-- SELECTED EXCERPT start --

Sunday, January 21, 2007

Connecting Applications with WCF

Brian Noyes presented on Window Communication Foundation (WCF) to the Capitol .NET User Group. He said that WCF is designed around services orientation. I asked if services orientation was the same as SOA and Noyes replied not necessarily, adding that there was some debate on the precise definition of SOA.

Noyes listed the needs of a services oriented world: the need to connect clients to back-end services, the need to be decoupled from the specific service technology/calling patterns, and the need to support distributed system capabilities (service hosting, instance management, reliability, async communications, transactions, and security).

WCF is a framework for connecting distributed applications. It is part of .NET 3.0 and enables building SOA applications. WCF implements Web Security (WS) standards. It has a single API that supports .NET remoting, asp.NET web services, enterprise services & communications, and MSMQ.

.NET has messaging systems at its core, SOAP messages (not necessarily XML/Text). Clients and services communicate through endpoints. Endpoints consist of address (where), binding (how), and contract (what).

Noyes compared it to a phone call: the number to be dialed (address), the language and grammar & syntax (binding), and what you are going to say (contract).

He walked through the WCF address process: the location of a web service, that is, the URL (protocol, server domain, port, and service URI (optional). For example, you could have multiple logical services off of the same port.

Noyes compared WCF Bindings elements to Lego blocks. He described bindings as the brains of communications, encapsulating what happens on the wire. Bindings determine the wire level protocol, communications patterns, message format, security, transactions, and reliability. Bindings can be extracted out of code and put into config.

-- SELECTED EXCERPT end --
-- DATA SECTION start --

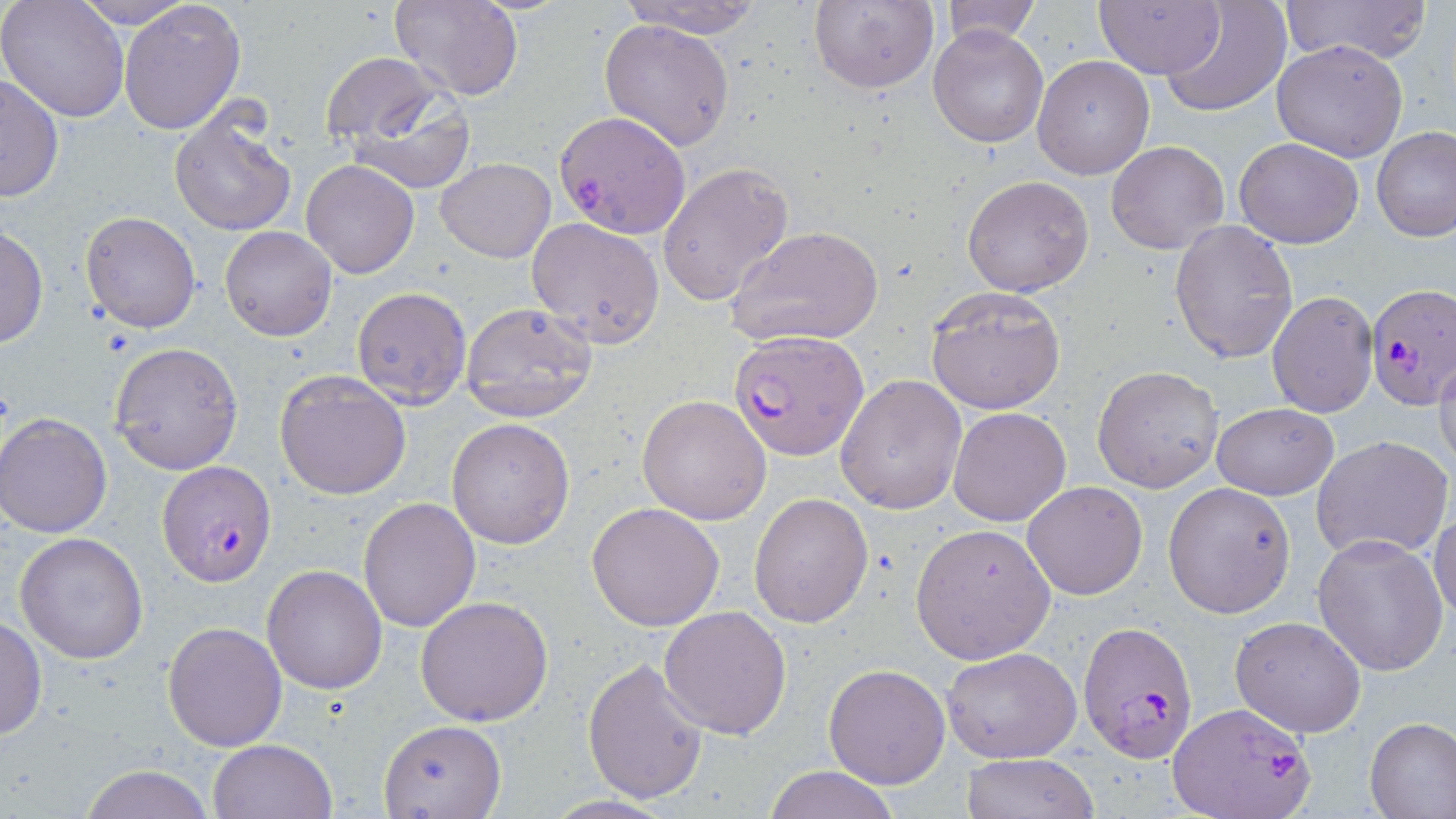

Summary:
  - Coordinate format: approximate bounding boxes as (x1, y1, x2, y2) in pixels
  - Uninfected red blood cell locations: (0, 0, 129, 120), (68, 0, 200, 28), (119, 0, 246, 135), (390, 0, 523, 100), (614, 0, 768, 37), (809, 0, 938, 91), (1095, 0, 1224, 79), (1160, 0, 1290, 117), (1288, 0, 1430, 66), (935, 1, 1042, 47), (599, 18, 734, 151), (929, 23, 1049, 148), (1272, 40, 1408, 162), (320, 54, 444, 144), (1032, 56, 1154, 179), (1, 73, 65, 203), (342, 82, 477, 194), (168, 106, 295, 237), (1372, 127, 1456, 243), (1234, 138, 1363, 248), (1106, 140, 1229, 255), (435, 157, 555, 263), (300, 159, 420, 279), (656, 163, 794, 307), (962, 174, 1095, 296), (80, 211, 201, 332), (526, 218, 666, 347), (1169, 219, 1298, 364), (0, 224, 47, 349), (219, 225, 337, 342), (727, 225, 884, 348), (351, 285, 471, 410), (924, 287, 1067, 413), (1266, 291, 1377, 416), (460, 302, 597, 422), (108, 342, 243, 473), (1433, 349, 1456, 474), (1092, 365, 1223, 493), (275, 370, 410, 499), (834, 373, 967, 516), (639, 393, 772, 524), (1212, 402, 1339, 499), (949, 407, 1072, 527), (1, 415, 112, 539), (447, 418, 575, 549), (1313, 435, 1453, 561), (1022, 481, 1149, 601), (1163, 481, 1295, 619), (749, 493, 874, 628), (358, 496, 483, 632), (586, 502, 727, 631), (1430, 506, 1456, 625), (910, 523, 1055, 662), (14, 531, 149, 664), (1312, 534, 1448, 676), (261, 565, 387, 694), (414, 595, 554, 725), (658, 606, 792, 738), (1, 614, 45, 743), (1231, 616, 1366, 738), (162, 622, 286, 751), (938, 647, 1083, 765), (581, 657, 709, 804), (823, 663, 950, 790), (1365, 717, 1456, 817), (378, 719, 507, 817), (208, 739, 337, 819), (960, 754, 1102, 818), (79, 765, 216, 819), (761, 766, 899, 819), (542, 794, 678, 818)
  - Plasmodium falciparum-infected red blood cell locations: (554, 110, 691, 239), (1366, 285, 1455, 409), (729, 327, 868, 462), (158, 459, 277, 585), (1077, 620, 1198, 764), (1170, 700, 1313, 819)
  - Slide-level diagnosis: Plasmodium falciparum
  - Image size: 1456×819 pixels
  - Magnification: 1000x
  - Preparation: thin blood film
  - Field of view: single
  - Stain: May-Grünwald-Giemsa
  - Modality: light microscopyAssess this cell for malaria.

-- DATA SECTION end --

## WHAT IS NEEDED
According to the WCF blog post above, what three parts make up an endpoint?

## TASK ANSWER
An address (where), a binding (how), and a contract (what).